*** Opening Working data ***

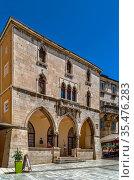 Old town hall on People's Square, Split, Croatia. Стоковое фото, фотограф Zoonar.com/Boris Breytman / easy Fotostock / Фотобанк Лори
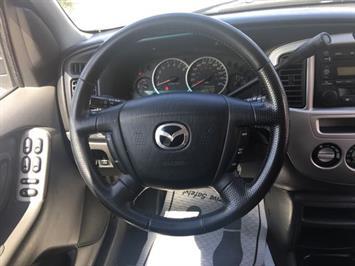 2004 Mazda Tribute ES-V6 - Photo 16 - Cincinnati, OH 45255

*** Closing Working data ***
*** Opening Working data ***

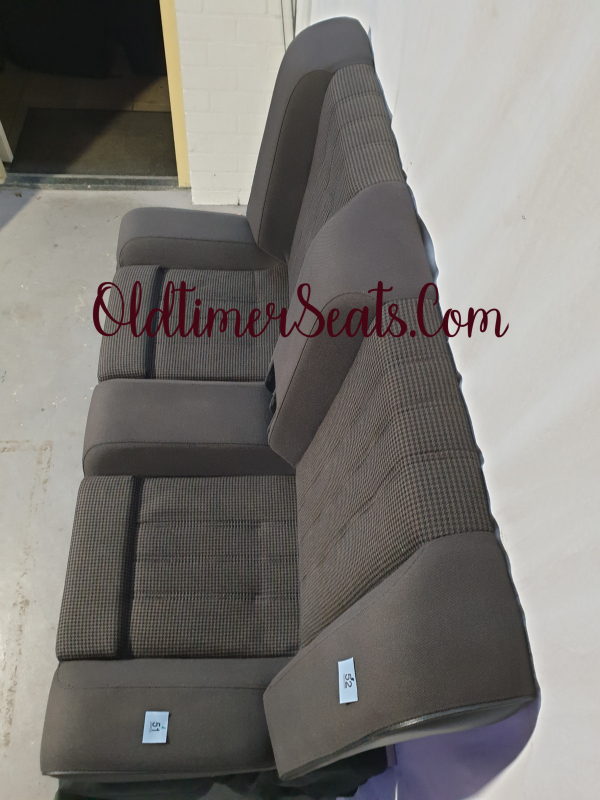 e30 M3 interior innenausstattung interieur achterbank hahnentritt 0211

*** Closing Working data ***

Work instruction: For this exercise, return exactly the lines above from the line with "Old town hall" through the line with "2004 Mazda Tribute", both included. Do not copy the pictures.

Output of the task:
 Old town hall on People's Square, Split, Croatia. Стоковое фото, фотограф Zoonar.com/Boris Breytman / easy Fotostock / Фотобанк Лори
 2004 Mazda Tribute ES-V6 - Photo 16 - Cincinnati, OH 45255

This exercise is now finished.